* [待完成任务]
根据给定文本,DelayWorkQueue 采用什么数据结构,又按什么规则排序?

* [给定文本]
━━━
超时之后会执行listener.tick() 其中调用timeoutRunnable.run(); 传递一个HystrixTimeoutException 最终会传递给handleFallback(),一个executeCommandAndObserve函数创建的匿名内部类。handleFallback会加入Observable对象中,在Observable执行遇到异常时回调这个handleFallback的call
final Func1<Throwable, Observable<R>> handleFallback = new Func1<Throwable, Observable<R>>() {
@Override
public Observable<R> call(Throwable t) {
Exception e = getExceptionFromThrowable(t);
executionResult = executionResult.setExecutionException(e);
if (e instanceof RejectedExecutionException) {
return handleThreadPoolRejectionViaFallback(e);
} else if (t instanceof HystrixTimeoutException) {
// HystrixTimer抛出的超时异常在此处理
return handleTimeoutViaFallback();
} else if (t instanceof HystrixBadRequestException) {
return handleBadRequestByEmittingError(e);
} else {
/*
* Treat HystrixBadRequestException from ExecutionHook like a plain HystrixBadRequestException.
*/
if (e instanceof HystrixBadRequestException) {
eventNotifier.markEvent(HystrixEventType.BAD_REQUEST, commandKey);
return Observable.error(e);
}
return handleFailureViaFallback(e);
}
}
};
debug看到这里给command对象的result对象添加timeout事件
eventCounts是一个位图BitSet,eventType是枚举类,会按照枚举声明顺序给位图的下标打1,外界就知道这个command发生了什么事件。
public boolean isResponseTimedOut() {
// 超时判断根据result的二进制位是否包含TIMEOUT标识
return getCommandResult().getEventCounts().contains(HystrixEventType.TIMEOUT);
}
AbstractCommand判断是否执行超时就是判断eventCounts中位图中TIMEOUT位置是否被置1。所以一个Command的执行超时这个时间范围是[提交Command~Command执行完成]。意味着什么?
这个时间范围不单只任务本身的执行时间,还包括它在线程池中等待的时间,有可能线程池负载太大导致任务饥饿。
最后看看计划线程池如何拿到任务,因为任务超时时间判断基于ScheduledThreadPool实现。计划线程池对于任务延迟执行的实现基于DelayWorkQueue。
DelayWorkQueue本身是一个阻塞队列,但是数据结构是最小堆,排序规则是job的可执行时间。所以堆顶是最近将可执行的job。计划线程池基于ThreadPoolExecutor,所以Worker工作逻辑还是相同,从queue不断取任务执行。
结合Hystrix的执行超时机制来看,就是HystrixTimer线程不断从DelayWorkQueue走下面的take逻辑,当Command的在timeout时间内没有将TimeoutStatus改成Completed,HystrixTimer线程就会取到TimerListener,将status改成timeout,抛出HystrixTimeoutException,在handleFallback函数将executionResult的eventCounts置为timeout,外界则得知任务执行超时。
public RunnableScheduledFuture<?> take() throws InterruptedException {
final ReentrantLock lock = this.lock;
lock.lockInterruptibly();
try {
for (;;) {
RunnableScheduledFuture<?> first = queue[0];
// 堆顶没任务则线程等待
if (first == null)
━━━
* [条目摘录]
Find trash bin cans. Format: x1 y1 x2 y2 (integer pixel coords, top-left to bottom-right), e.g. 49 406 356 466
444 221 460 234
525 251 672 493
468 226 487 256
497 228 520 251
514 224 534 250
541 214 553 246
━━━
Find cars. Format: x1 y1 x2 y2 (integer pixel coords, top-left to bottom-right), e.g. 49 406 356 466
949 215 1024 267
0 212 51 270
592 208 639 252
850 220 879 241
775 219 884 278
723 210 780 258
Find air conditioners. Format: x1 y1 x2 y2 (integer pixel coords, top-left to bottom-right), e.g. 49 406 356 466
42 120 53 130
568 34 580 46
━━━
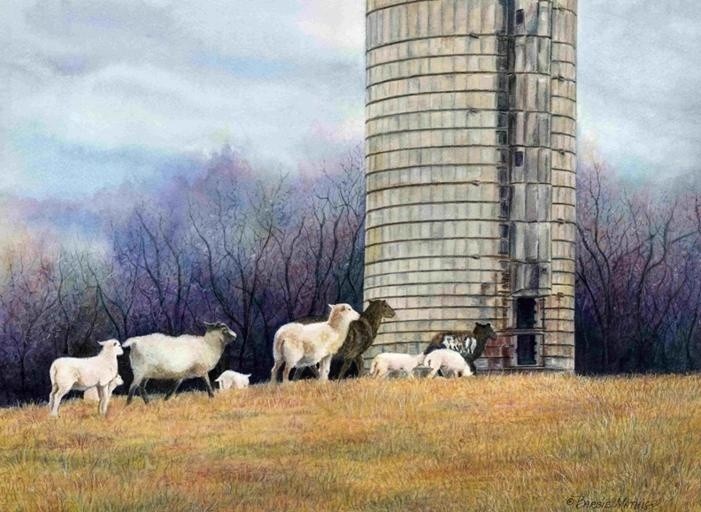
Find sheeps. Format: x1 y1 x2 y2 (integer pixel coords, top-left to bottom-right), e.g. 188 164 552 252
━━━
* [任务解答]
DelayWorkQueue 的数据结构是最小堆,按 job 的可执行时间排序。